Collected data:

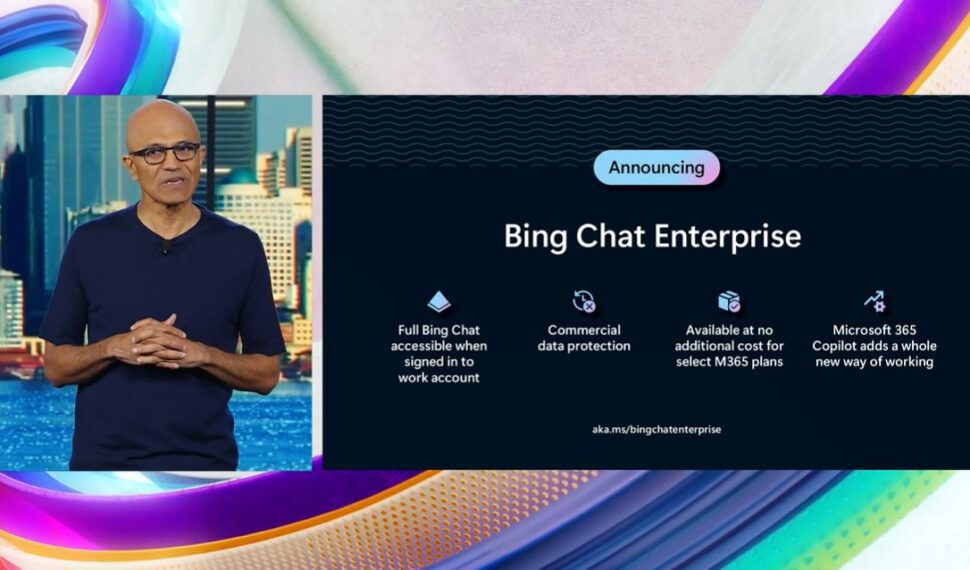 Announcing

Bing Chat Enterprise

Full Bing Chat accessible when signed in to work account

Commercial data protection

Available at no additional cost for select M365 plans

Microsoft 365 Copilot adds a whole new way of working

aka.ms/bingchatenterprise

What you are asked to do »
Each entry gets copied exactly; the pictures stay out.

Answer box »
 Announcing

Bing Chat Enterprise

Full Bing Chat accessible when signed in to work account

Commercial data protection

Available at no additional cost for select M365 plans

Microsoft 365 Copilot adds a whole new way of working

aka.ms/bingchatenterprise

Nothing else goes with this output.